At Legal Immigration Services and our lawyers we regularly act in the interests of the foreign persons to overturn the ban or disqualification and will consult and advise our clients to remove or lift such ban. Previously, one of our lawyers, was very successful in this regard and are responsible for bringing this matter before the Constitutional Court in Johnson & Others versus Minister of Home Affairs.


Immigration Legalisation overstays, Deportation and Detention interventions – attend on Home Affairs and Magistrates Courts

The current enforcement climate is rife with the Department of Home Affairs seeking to arbitrarily and unlawfully, arrest or order foreigners to depart whose status may be in dispute.

We are often called upon to assist in overstay matters where the foreigner may have overstayed his or her visa for some reason and we will assist in the attendances to remedy this issue to allow the foreigner relief to remain in South Africa.

Then there are more serious matters in terms of section 34 of the Immigration Act 13 of 2002, as amended, where any arrested and detained foreigner person would have the right to be brought to the Magistrate’s Court where the arrest took place and review the lawfulness of the manner in which the entry, search, interrogation, arrest and detention was conducted. Our intervention will often result in the release of the detained foreigner.

Legal Immigration Services are the undoubted leaders in the attendances on the deprivation of liberty involving detention and deportation matters.

Our instructed immigration lawyers regularly appear in such court proceedings and continue to be the ‘go-to’ law firm in these review proceedings to allow for the immediate release of the detained foreign person.


Immigration Refusals to Enter and Detentions at South African International Airports

The Department of Home Affairs, through its Inspectorate, is always on the lookout to refuse entry to a foreigner based on grounds that his or her status is invalid or illegal.

At Legal Immigration Services we are engaged by family or interested parties to approach the Department and put such immigration officials on risk of potential unlawful conduct.

We would make urgent representations to the Minister of Home Affairs to stay removal proceedings and possibly approach the High Court to grant the right of such foreigner to enter South Africa upon review of the decision by the immigration officer.

In many cases the immigration officer fails to follow procedures and respect substantive rights, which would render the refusal unlawful and thus grant the right to enter South Africa.


Magistrates Court litigation on criminal detention and charges relating to immigration laws

The Department of Home Affairs has the right to charge foreign persons or locals, where applicable, in terms of section 49 of the Immigration Act.

In some cases, the said Department will alone, or engage with the Police, and effect an arrest with a view to charging someone with a criminal offence in terms of the Immigration Act.

If a foreigner is charged criminally, bail may become an issue to secure the immediate release of the accused person and there are times where the prosecution will simply oppose bail because he or she is a foreigner with doubtful paperwork. The law should not discriminate against foreigners in this regard but regrettably the State often opposes bail since they consider the foreigner to be a flight risk.

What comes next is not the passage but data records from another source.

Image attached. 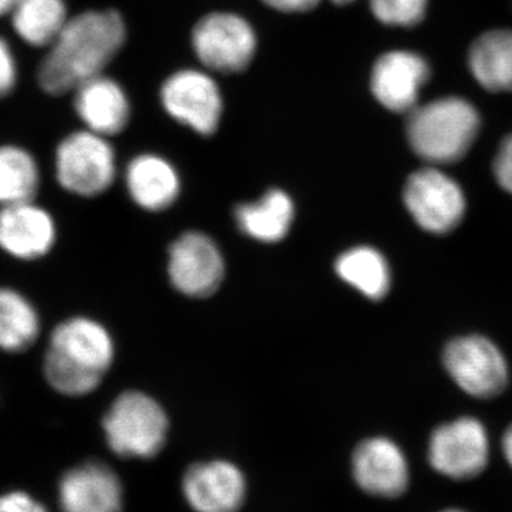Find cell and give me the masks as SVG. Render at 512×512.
I'll return each instance as SVG.
<instances>
[{"label": "cell", "mask_w": 512, "mask_h": 512, "mask_svg": "<svg viewBox=\"0 0 512 512\" xmlns=\"http://www.w3.org/2000/svg\"><path fill=\"white\" fill-rule=\"evenodd\" d=\"M127 40V25L117 10H86L70 16L37 67L43 93L64 96L104 74Z\"/></svg>", "instance_id": "cell-1"}, {"label": "cell", "mask_w": 512, "mask_h": 512, "mask_svg": "<svg viewBox=\"0 0 512 512\" xmlns=\"http://www.w3.org/2000/svg\"><path fill=\"white\" fill-rule=\"evenodd\" d=\"M114 360L109 330L97 320L74 316L52 330L43 356V376L55 392L82 397L100 386Z\"/></svg>", "instance_id": "cell-2"}, {"label": "cell", "mask_w": 512, "mask_h": 512, "mask_svg": "<svg viewBox=\"0 0 512 512\" xmlns=\"http://www.w3.org/2000/svg\"><path fill=\"white\" fill-rule=\"evenodd\" d=\"M406 131L414 153L430 164H453L464 158L480 131V114L470 101L444 97L407 114Z\"/></svg>", "instance_id": "cell-3"}, {"label": "cell", "mask_w": 512, "mask_h": 512, "mask_svg": "<svg viewBox=\"0 0 512 512\" xmlns=\"http://www.w3.org/2000/svg\"><path fill=\"white\" fill-rule=\"evenodd\" d=\"M110 450L123 458L156 457L168 434V417L160 403L141 392L120 394L103 419Z\"/></svg>", "instance_id": "cell-4"}, {"label": "cell", "mask_w": 512, "mask_h": 512, "mask_svg": "<svg viewBox=\"0 0 512 512\" xmlns=\"http://www.w3.org/2000/svg\"><path fill=\"white\" fill-rule=\"evenodd\" d=\"M191 49L208 72L238 74L254 62L258 35L254 25L239 13L215 10L195 23Z\"/></svg>", "instance_id": "cell-5"}, {"label": "cell", "mask_w": 512, "mask_h": 512, "mask_svg": "<svg viewBox=\"0 0 512 512\" xmlns=\"http://www.w3.org/2000/svg\"><path fill=\"white\" fill-rule=\"evenodd\" d=\"M57 183L64 191L92 198L103 194L117 174L116 151L109 137L93 131H74L60 141L55 153Z\"/></svg>", "instance_id": "cell-6"}, {"label": "cell", "mask_w": 512, "mask_h": 512, "mask_svg": "<svg viewBox=\"0 0 512 512\" xmlns=\"http://www.w3.org/2000/svg\"><path fill=\"white\" fill-rule=\"evenodd\" d=\"M161 106L181 126L202 137L217 133L224 116V96L214 73L202 69L177 70L160 89Z\"/></svg>", "instance_id": "cell-7"}, {"label": "cell", "mask_w": 512, "mask_h": 512, "mask_svg": "<svg viewBox=\"0 0 512 512\" xmlns=\"http://www.w3.org/2000/svg\"><path fill=\"white\" fill-rule=\"evenodd\" d=\"M403 198L414 221L433 234L453 231L466 214L460 185L437 168H423L410 175Z\"/></svg>", "instance_id": "cell-8"}, {"label": "cell", "mask_w": 512, "mask_h": 512, "mask_svg": "<svg viewBox=\"0 0 512 512\" xmlns=\"http://www.w3.org/2000/svg\"><path fill=\"white\" fill-rule=\"evenodd\" d=\"M490 460V443L483 424L471 417L443 424L431 434L430 466L450 480L480 476Z\"/></svg>", "instance_id": "cell-9"}, {"label": "cell", "mask_w": 512, "mask_h": 512, "mask_svg": "<svg viewBox=\"0 0 512 512\" xmlns=\"http://www.w3.org/2000/svg\"><path fill=\"white\" fill-rule=\"evenodd\" d=\"M443 360L454 382L471 396L490 399L507 387L508 367L503 353L483 336L451 340Z\"/></svg>", "instance_id": "cell-10"}, {"label": "cell", "mask_w": 512, "mask_h": 512, "mask_svg": "<svg viewBox=\"0 0 512 512\" xmlns=\"http://www.w3.org/2000/svg\"><path fill=\"white\" fill-rule=\"evenodd\" d=\"M168 275L178 292L191 298H207L222 284L224 256L207 235L185 232L171 245Z\"/></svg>", "instance_id": "cell-11"}, {"label": "cell", "mask_w": 512, "mask_h": 512, "mask_svg": "<svg viewBox=\"0 0 512 512\" xmlns=\"http://www.w3.org/2000/svg\"><path fill=\"white\" fill-rule=\"evenodd\" d=\"M55 218L36 201L0 207V251L16 261L45 258L55 248Z\"/></svg>", "instance_id": "cell-12"}, {"label": "cell", "mask_w": 512, "mask_h": 512, "mask_svg": "<svg viewBox=\"0 0 512 512\" xmlns=\"http://www.w3.org/2000/svg\"><path fill=\"white\" fill-rule=\"evenodd\" d=\"M429 79L430 66L423 56L394 50L376 60L370 89L384 109L409 114L419 106L421 89Z\"/></svg>", "instance_id": "cell-13"}, {"label": "cell", "mask_w": 512, "mask_h": 512, "mask_svg": "<svg viewBox=\"0 0 512 512\" xmlns=\"http://www.w3.org/2000/svg\"><path fill=\"white\" fill-rule=\"evenodd\" d=\"M352 474L357 487L372 497L393 500L409 488V463L400 447L386 437H373L356 447Z\"/></svg>", "instance_id": "cell-14"}, {"label": "cell", "mask_w": 512, "mask_h": 512, "mask_svg": "<svg viewBox=\"0 0 512 512\" xmlns=\"http://www.w3.org/2000/svg\"><path fill=\"white\" fill-rule=\"evenodd\" d=\"M183 495L195 512H239L247 500V480L229 461H204L185 471Z\"/></svg>", "instance_id": "cell-15"}, {"label": "cell", "mask_w": 512, "mask_h": 512, "mask_svg": "<svg viewBox=\"0 0 512 512\" xmlns=\"http://www.w3.org/2000/svg\"><path fill=\"white\" fill-rule=\"evenodd\" d=\"M123 503L119 476L100 461L80 464L60 480L59 504L63 512H121Z\"/></svg>", "instance_id": "cell-16"}, {"label": "cell", "mask_w": 512, "mask_h": 512, "mask_svg": "<svg viewBox=\"0 0 512 512\" xmlns=\"http://www.w3.org/2000/svg\"><path fill=\"white\" fill-rule=\"evenodd\" d=\"M73 106L84 128L100 136H117L130 123V97L126 89L107 74L80 84L73 92Z\"/></svg>", "instance_id": "cell-17"}, {"label": "cell", "mask_w": 512, "mask_h": 512, "mask_svg": "<svg viewBox=\"0 0 512 512\" xmlns=\"http://www.w3.org/2000/svg\"><path fill=\"white\" fill-rule=\"evenodd\" d=\"M128 194L138 207L163 211L171 207L181 191L178 171L170 161L157 154H140L127 165Z\"/></svg>", "instance_id": "cell-18"}, {"label": "cell", "mask_w": 512, "mask_h": 512, "mask_svg": "<svg viewBox=\"0 0 512 512\" xmlns=\"http://www.w3.org/2000/svg\"><path fill=\"white\" fill-rule=\"evenodd\" d=\"M234 217L238 228L249 238L274 244L288 235L295 218V205L288 192L272 188L258 201L238 205Z\"/></svg>", "instance_id": "cell-19"}, {"label": "cell", "mask_w": 512, "mask_h": 512, "mask_svg": "<svg viewBox=\"0 0 512 512\" xmlns=\"http://www.w3.org/2000/svg\"><path fill=\"white\" fill-rule=\"evenodd\" d=\"M468 66L488 92L511 93L512 30H491L478 37L468 52Z\"/></svg>", "instance_id": "cell-20"}, {"label": "cell", "mask_w": 512, "mask_h": 512, "mask_svg": "<svg viewBox=\"0 0 512 512\" xmlns=\"http://www.w3.org/2000/svg\"><path fill=\"white\" fill-rule=\"evenodd\" d=\"M42 320L25 293L12 286H0V352L22 355L36 345Z\"/></svg>", "instance_id": "cell-21"}, {"label": "cell", "mask_w": 512, "mask_h": 512, "mask_svg": "<svg viewBox=\"0 0 512 512\" xmlns=\"http://www.w3.org/2000/svg\"><path fill=\"white\" fill-rule=\"evenodd\" d=\"M9 18L23 43L47 49L69 22L70 13L66 0H18Z\"/></svg>", "instance_id": "cell-22"}, {"label": "cell", "mask_w": 512, "mask_h": 512, "mask_svg": "<svg viewBox=\"0 0 512 512\" xmlns=\"http://www.w3.org/2000/svg\"><path fill=\"white\" fill-rule=\"evenodd\" d=\"M42 175L36 157L18 144H0V207L35 201Z\"/></svg>", "instance_id": "cell-23"}, {"label": "cell", "mask_w": 512, "mask_h": 512, "mask_svg": "<svg viewBox=\"0 0 512 512\" xmlns=\"http://www.w3.org/2000/svg\"><path fill=\"white\" fill-rule=\"evenodd\" d=\"M336 274L362 292L367 298L379 301L390 288V271L386 259L377 249L357 247L343 252L336 261Z\"/></svg>", "instance_id": "cell-24"}, {"label": "cell", "mask_w": 512, "mask_h": 512, "mask_svg": "<svg viewBox=\"0 0 512 512\" xmlns=\"http://www.w3.org/2000/svg\"><path fill=\"white\" fill-rule=\"evenodd\" d=\"M375 18L394 28H413L427 12V0H369Z\"/></svg>", "instance_id": "cell-25"}, {"label": "cell", "mask_w": 512, "mask_h": 512, "mask_svg": "<svg viewBox=\"0 0 512 512\" xmlns=\"http://www.w3.org/2000/svg\"><path fill=\"white\" fill-rule=\"evenodd\" d=\"M19 83V64L5 37L0 36V100L15 92Z\"/></svg>", "instance_id": "cell-26"}, {"label": "cell", "mask_w": 512, "mask_h": 512, "mask_svg": "<svg viewBox=\"0 0 512 512\" xmlns=\"http://www.w3.org/2000/svg\"><path fill=\"white\" fill-rule=\"evenodd\" d=\"M494 175L497 183L512 194V134L504 138L494 158Z\"/></svg>", "instance_id": "cell-27"}, {"label": "cell", "mask_w": 512, "mask_h": 512, "mask_svg": "<svg viewBox=\"0 0 512 512\" xmlns=\"http://www.w3.org/2000/svg\"><path fill=\"white\" fill-rule=\"evenodd\" d=\"M0 512H49L29 494L13 491L0 495Z\"/></svg>", "instance_id": "cell-28"}, {"label": "cell", "mask_w": 512, "mask_h": 512, "mask_svg": "<svg viewBox=\"0 0 512 512\" xmlns=\"http://www.w3.org/2000/svg\"><path fill=\"white\" fill-rule=\"evenodd\" d=\"M269 9L279 13H288V15H296V13H308L318 8L322 0H261Z\"/></svg>", "instance_id": "cell-29"}, {"label": "cell", "mask_w": 512, "mask_h": 512, "mask_svg": "<svg viewBox=\"0 0 512 512\" xmlns=\"http://www.w3.org/2000/svg\"><path fill=\"white\" fill-rule=\"evenodd\" d=\"M503 450L504 456L507 458L508 464H510L512 468V424L510 427H508L507 431H505L503 439Z\"/></svg>", "instance_id": "cell-30"}, {"label": "cell", "mask_w": 512, "mask_h": 512, "mask_svg": "<svg viewBox=\"0 0 512 512\" xmlns=\"http://www.w3.org/2000/svg\"><path fill=\"white\" fill-rule=\"evenodd\" d=\"M18 0H0V18H5L12 13Z\"/></svg>", "instance_id": "cell-31"}, {"label": "cell", "mask_w": 512, "mask_h": 512, "mask_svg": "<svg viewBox=\"0 0 512 512\" xmlns=\"http://www.w3.org/2000/svg\"><path fill=\"white\" fill-rule=\"evenodd\" d=\"M333 2L338 3V5H348V3L355 2V0H333Z\"/></svg>", "instance_id": "cell-32"}, {"label": "cell", "mask_w": 512, "mask_h": 512, "mask_svg": "<svg viewBox=\"0 0 512 512\" xmlns=\"http://www.w3.org/2000/svg\"><path fill=\"white\" fill-rule=\"evenodd\" d=\"M439 512H466L463 510H458V508H447V510L439 511Z\"/></svg>", "instance_id": "cell-33"}]
</instances>
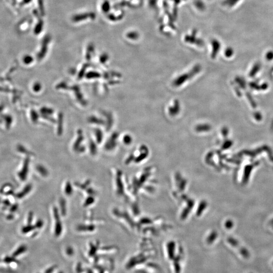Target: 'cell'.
I'll list each match as a JSON object with an SVG mask.
<instances>
[{
	"instance_id": "obj_1",
	"label": "cell",
	"mask_w": 273,
	"mask_h": 273,
	"mask_svg": "<svg viewBox=\"0 0 273 273\" xmlns=\"http://www.w3.org/2000/svg\"><path fill=\"white\" fill-rule=\"evenodd\" d=\"M95 18H96V14L93 12H90L76 14L75 15L73 16L72 19V21L75 22H79L84 21L87 19L90 18L91 19H94Z\"/></svg>"
},
{
	"instance_id": "obj_2",
	"label": "cell",
	"mask_w": 273,
	"mask_h": 273,
	"mask_svg": "<svg viewBox=\"0 0 273 273\" xmlns=\"http://www.w3.org/2000/svg\"><path fill=\"white\" fill-rule=\"evenodd\" d=\"M199 70H200V67H198L197 66L195 68H194L193 70L192 73H189V75H183L184 76H186V77H184V76H181V78H178V79H175V82H174L175 85V86H178L180 84H182L183 82H185L186 79H189L190 78H191L190 77H189V76H193L194 75H195L196 73L198 72Z\"/></svg>"
},
{
	"instance_id": "obj_3",
	"label": "cell",
	"mask_w": 273,
	"mask_h": 273,
	"mask_svg": "<svg viewBox=\"0 0 273 273\" xmlns=\"http://www.w3.org/2000/svg\"><path fill=\"white\" fill-rule=\"evenodd\" d=\"M27 249V247L25 246V245H21V246L19 247L16 250L15 252H13L12 256L14 258L19 256L20 255H21L22 253H24V252H25Z\"/></svg>"
},
{
	"instance_id": "obj_4",
	"label": "cell",
	"mask_w": 273,
	"mask_h": 273,
	"mask_svg": "<svg viewBox=\"0 0 273 273\" xmlns=\"http://www.w3.org/2000/svg\"><path fill=\"white\" fill-rule=\"evenodd\" d=\"M111 9L110 2L108 0H105L101 5V9L105 13H108Z\"/></svg>"
},
{
	"instance_id": "obj_5",
	"label": "cell",
	"mask_w": 273,
	"mask_h": 273,
	"mask_svg": "<svg viewBox=\"0 0 273 273\" xmlns=\"http://www.w3.org/2000/svg\"><path fill=\"white\" fill-rule=\"evenodd\" d=\"M43 21L42 20L39 22V24H37L35 28V33L36 34H38L40 33V31H42V28L43 27Z\"/></svg>"
},
{
	"instance_id": "obj_6",
	"label": "cell",
	"mask_w": 273,
	"mask_h": 273,
	"mask_svg": "<svg viewBox=\"0 0 273 273\" xmlns=\"http://www.w3.org/2000/svg\"><path fill=\"white\" fill-rule=\"evenodd\" d=\"M4 261L7 264H10V263L15 262L16 260L15 258L13 256L12 257L7 256L4 259Z\"/></svg>"
}]
</instances>
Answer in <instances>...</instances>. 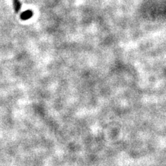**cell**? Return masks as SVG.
Returning <instances> with one entry per match:
<instances>
[{
  "label": "cell",
  "mask_w": 166,
  "mask_h": 166,
  "mask_svg": "<svg viewBox=\"0 0 166 166\" xmlns=\"http://www.w3.org/2000/svg\"><path fill=\"white\" fill-rule=\"evenodd\" d=\"M33 13L32 11L27 10V11H25L24 12H23V13L21 14L20 18L21 20H29L30 18H31V17L33 16Z\"/></svg>",
  "instance_id": "6da1fadb"
},
{
  "label": "cell",
  "mask_w": 166,
  "mask_h": 166,
  "mask_svg": "<svg viewBox=\"0 0 166 166\" xmlns=\"http://www.w3.org/2000/svg\"><path fill=\"white\" fill-rule=\"evenodd\" d=\"M13 7H14V10H15V12L16 13H18L20 10L21 9V3L19 0H13Z\"/></svg>",
  "instance_id": "7a4b0ae2"
}]
</instances>
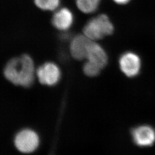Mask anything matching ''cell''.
Segmentation results:
<instances>
[{
  "instance_id": "30bf717a",
  "label": "cell",
  "mask_w": 155,
  "mask_h": 155,
  "mask_svg": "<svg viewBox=\"0 0 155 155\" xmlns=\"http://www.w3.org/2000/svg\"><path fill=\"white\" fill-rule=\"evenodd\" d=\"M101 0H76L78 9L84 13H91L97 10Z\"/></svg>"
},
{
  "instance_id": "6da1fadb",
  "label": "cell",
  "mask_w": 155,
  "mask_h": 155,
  "mask_svg": "<svg viewBox=\"0 0 155 155\" xmlns=\"http://www.w3.org/2000/svg\"><path fill=\"white\" fill-rule=\"evenodd\" d=\"M34 64L28 55L13 58L4 68V75L11 83L24 87H30L34 80Z\"/></svg>"
},
{
  "instance_id": "277c9868",
  "label": "cell",
  "mask_w": 155,
  "mask_h": 155,
  "mask_svg": "<svg viewBox=\"0 0 155 155\" xmlns=\"http://www.w3.org/2000/svg\"><path fill=\"white\" fill-rule=\"evenodd\" d=\"M40 83L47 86H54L61 78V71L54 63L47 62L39 67L36 71Z\"/></svg>"
},
{
  "instance_id": "7a4b0ae2",
  "label": "cell",
  "mask_w": 155,
  "mask_h": 155,
  "mask_svg": "<svg viewBox=\"0 0 155 155\" xmlns=\"http://www.w3.org/2000/svg\"><path fill=\"white\" fill-rule=\"evenodd\" d=\"M114 27L108 17L100 15L91 19L83 28L84 35L91 40L102 39L112 34Z\"/></svg>"
},
{
  "instance_id": "8992f818",
  "label": "cell",
  "mask_w": 155,
  "mask_h": 155,
  "mask_svg": "<svg viewBox=\"0 0 155 155\" xmlns=\"http://www.w3.org/2000/svg\"><path fill=\"white\" fill-rule=\"evenodd\" d=\"M133 141L139 147L152 146L155 143V130L150 125H141L132 130Z\"/></svg>"
},
{
  "instance_id": "5b68a950",
  "label": "cell",
  "mask_w": 155,
  "mask_h": 155,
  "mask_svg": "<svg viewBox=\"0 0 155 155\" xmlns=\"http://www.w3.org/2000/svg\"><path fill=\"white\" fill-rule=\"evenodd\" d=\"M120 67L122 72L127 77H134L139 74L141 69V59L137 54L127 52L120 58Z\"/></svg>"
},
{
  "instance_id": "8fae6325",
  "label": "cell",
  "mask_w": 155,
  "mask_h": 155,
  "mask_svg": "<svg viewBox=\"0 0 155 155\" xmlns=\"http://www.w3.org/2000/svg\"><path fill=\"white\" fill-rule=\"evenodd\" d=\"M35 5L44 11H54L58 8L60 0H34Z\"/></svg>"
},
{
  "instance_id": "52a82bcc",
  "label": "cell",
  "mask_w": 155,
  "mask_h": 155,
  "mask_svg": "<svg viewBox=\"0 0 155 155\" xmlns=\"http://www.w3.org/2000/svg\"><path fill=\"white\" fill-rule=\"evenodd\" d=\"M92 41L84 35L76 36L70 44V52L72 57L79 61L86 59L89 45Z\"/></svg>"
},
{
  "instance_id": "4fadbf2b",
  "label": "cell",
  "mask_w": 155,
  "mask_h": 155,
  "mask_svg": "<svg viewBox=\"0 0 155 155\" xmlns=\"http://www.w3.org/2000/svg\"><path fill=\"white\" fill-rule=\"evenodd\" d=\"M116 3L120 5H124L127 4L130 0H113Z\"/></svg>"
},
{
  "instance_id": "ba28073f",
  "label": "cell",
  "mask_w": 155,
  "mask_h": 155,
  "mask_svg": "<svg viewBox=\"0 0 155 155\" xmlns=\"http://www.w3.org/2000/svg\"><path fill=\"white\" fill-rule=\"evenodd\" d=\"M86 59L87 61L91 62L101 69L105 66L107 62L105 51L100 45L93 41L89 45Z\"/></svg>"
},
{
  "instance_id": "9c48e42d",
  "label": "cell",
  "mask_w": 155,
  "mask_h": 155,
  "mask_svg": "<svg viewBox=\"0 0 155 155\" xmlns=\"http://www.w3.org/2000/svg\"><path fill=\"white\" fill-rule=\"evenodd\" d=\"M72 12L67 8H61L54 13L52 23L56 29L65 31L70 28L73 22Z\"/></svg>"
},
{
  "instance_id": "3957f363",
  "label": "cell",
  "mask_w": 155,
  "mask_h": 155,
  "mask_svg": "<svg viewBox=\"0 0 155 155\" xmlns=\"http://www.w3.org/2000/svg\"><path fill=\"white\" fill-rule=\"evenodd\" d=\"M39 137L34 131L24 129L17 134L15 144L17 149L22 153H31L39 145Z\"/></svg>"
},
{
  "instance_id": "7c38bea8",
  "label": "cell",
  "mask_w": 155,
  "mask_h": 155,
  "mask_svg": "<svg viewBox=\"0 0 155 155\" xmlns=\"http://www.w3.org/2000/svg\"><path fill=\"white\" fill-rule=\"evenodd\" d=\"M101 68L90 61H86L83 66L84 73L89 77H95L99 74Z\"/></svg>"
}]
</instances>
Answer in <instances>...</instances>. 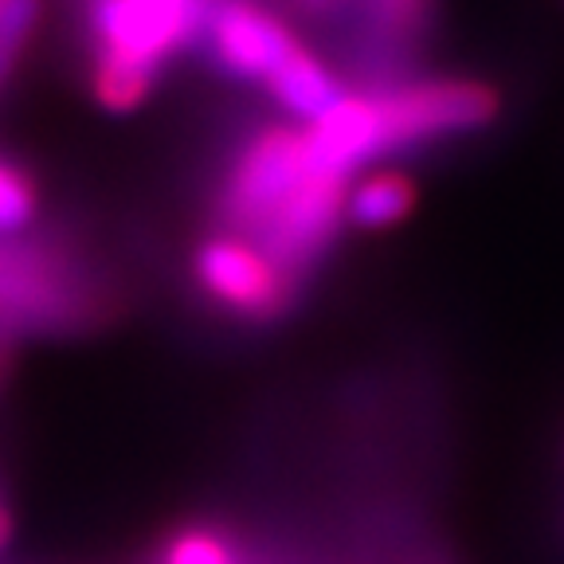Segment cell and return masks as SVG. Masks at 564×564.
<instances>
[{"instance_id":"4","label":"cell","mask_w":564,"mask_h":564,"mask_svg":"<svg viewBox=\"0 0 564 564\" xmlns=\"http://www.w3.org/2000/svg\"><path fill=\"white\" fill-rule=\"evenodd\" d=\"M196 279L220 306L247 317H271L291 299V271L247 236L208 239L196 256Z\"/></svg>"},{"instance_id":"10","label":"cell","mask_w":564,"mask_h":564,"mask_svg":"<svg viewBox=\"0 0 564 564\" xmlns=\"http://www.w3.org/2000/svg\"><path fill=\"white\" fill-rule=\"evenodd\" d=\"M35 216V188L12 161L0 158V231H20Z\"/></svg>"},{"instance_id":"14","label":"cell","mask_w":564,"mask_h":564,"mask_svg":"<svg viewBox=\"0 0 564 564\" xmlns=\"http://www.w3.org/2000/svg\"><path fill=\"white\" fill-rule=\"evenodd\" d=\"M0 4H4V0H0Z\"/></svg>"},{"instance_id":"9","label":"cell","mask_w":564,"mask_h":564,"mask_svg":"<svg viewBox=\"0 0 564 564\" xmlns=\"http://www.w3.org/2000/svg\"><path fill=\"white\" fill-rule=\"evenodd\" d=\"M35 17H40V0H4L0 4V87L17 67L28 35L35 28Z\"/></svg>"},{"instance_id":"2","label":"cell","mask_w":564,"mask_h":564,"mask_svg":"<svg viewBox=\"0 0 564 564\" xmlns=\"http://www.w3.org/2000/svg\"><path fill=\"white\" fill-rule=\"evenodd\" d=\"M494 115H498V95L470 79H427L377 95L384 153L443 138V133L478 130Z\"/></svg>"},{"instance_id":"3","label":"cell","mask_w":564,"mask_h":564,"mask_svg":"<svg viewBox=\"0 0 564 564\" xmlns=\"http://www.w3.org/2000/svg\"><path fill=\"white\" fill-rule=\"evenodd\" d=\"M322 173L306 153V141L294 130H267L259 133L247 153L236 161L224 188V216L239 231H251L279 208L286 196H294L310 176Z\"/></svg>"},{"instance_id":"7","label":"cell","mask_w":564,"mask_h":564,"mask_svg":"<svg viewBox=\"0 0 564 564\" xmlns=\"http://www.w3.org/2000/svg\"><path fill=\"white\" fill-rule=\"evenodd\" d=\"M263 83H267V90H271V95L291 110V115L306 118V122L322 118L329 106L341 98V87L334 83V75H329V70L322 67L310 52H302V44L294 47V52L286 55V59H282Z\"/></svg>"},{"instance_id":"13","label":"cell","mask_w":564,"mask_h":564,"mask_svg":"<svg viewBox=\"0 0 564 564\" xmlns=\"http://www.w3.org/2000/svg\"><path fill=\"white\" fill-rule=\"evenodd\" d=\"M302 4H306V9H329L334 0H302Z\"/></svg>"},{"instance_id":"1","label":"cell","mask_w":564,"mask_h":564,"mask_svg":"<svg viewBox=\"0 0 564 564\" xmlns=\"http://www.w3.org/2000/svg\"><path fill=\"white\" fill-rule=\"evenodd\" d=\"M212 0H95V67H122L158 79L161 63L204 32Z\"/></svg>"},{"instance_id":"8","label":"cell","mask_w":564,"mask_h":564,"mask_svg":"<svg viewBox=\"0 0 564 564\" xmlns=\"http://www.w3.org/2000/svg\"><path fill=\"white\" fill-rule=\"evenodd\" d=\"M415 185L400 173H372L345 196V212L357 228H392L412 212Z\"/></svg>"},{"instance_id":"6","label":"cell","mask_w":564,"mask_h":564,"mask_svg":"<svg viewBox=\"0 0 564 564\" xmlns=\"http://www.w3.org/2000/svg\"><path fill=\"white\" fill-rule=\"evenodd\" d=\"M302 141H306V153L322 173H334L345 181L352 169H361L369 158L384 153L377 95H341L326 115L310 122V130H302Z\"/></svg>"},{"instance_id":"12","label":"cell","mask_w":564,"mask_h":564,"mask_svg":"<svg viewBox=\"0 0 564 564\" xmlns=\"http://www.w3.org/2000/svg\"><path fill=\"white\" fill-rule=\"evenodd\" d=\"M9 533H12V521H9V513H4V506H0V549H4Z\"/></svg>"},{"instance_id":"11","label":"cell","mask_w":564,"mask_h":564,"mask_svg":"<svg viewBox=\"0 0 564 564\" xmlns=\"http://www.w3.org/2000/svg\"><path fill=\"white\" fill-rule=\"evenodd\" d=\"M165 564H231V553L220 538H212V533H181V538L169 545Z\"/></svg>"},{"instance_id":"5","label":"cell","mask_w":564,"mask_h":564,"mask_svg":"<svg viewBox=\"0 0 564 564\" xmlns=\"http://www.w3.org/2000/svg\"><path fill=\"white\" fill-rule=\"evenodd\" d=\"M204 32H208L216 63L236 79H267L299 47V40L271 12H263L259 4H247V0L212 4Z\"/></svg>"}]
</instances>
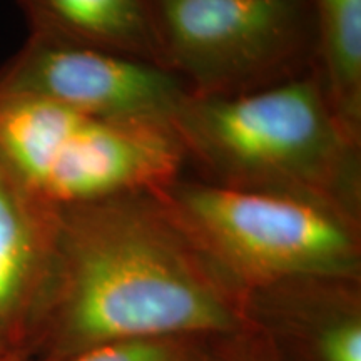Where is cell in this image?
I'll return each mask as SVG.
<instances>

This is not so.

Our immigration lawyers who are briefed are called upon to secure the release of the accused person and uphold their rights in any criminal proceedings.

Constitutional Litigation – High Court litigation to challenge constitutionality of immigration laws

It is no secret that our immigration laws are quite often in conflict with the Constitution and many foreigners find themselves subjected to visa or permit refusals or unwanted enforcement conduct that falls foul of the Constitution.

We are experienced in all constitutional challenges that may impact on the rights of foreign persons.

The reality is that if any conduct or law is in conflict with our Constitution, such aggrieved foreigner person can assert his or her fundamental rights and challenge domestic laws or conduct that fall foul of our Constitution to have it set aside on the basis that such law or conduct is considered unacceptable in a free and democratic society and be set aside.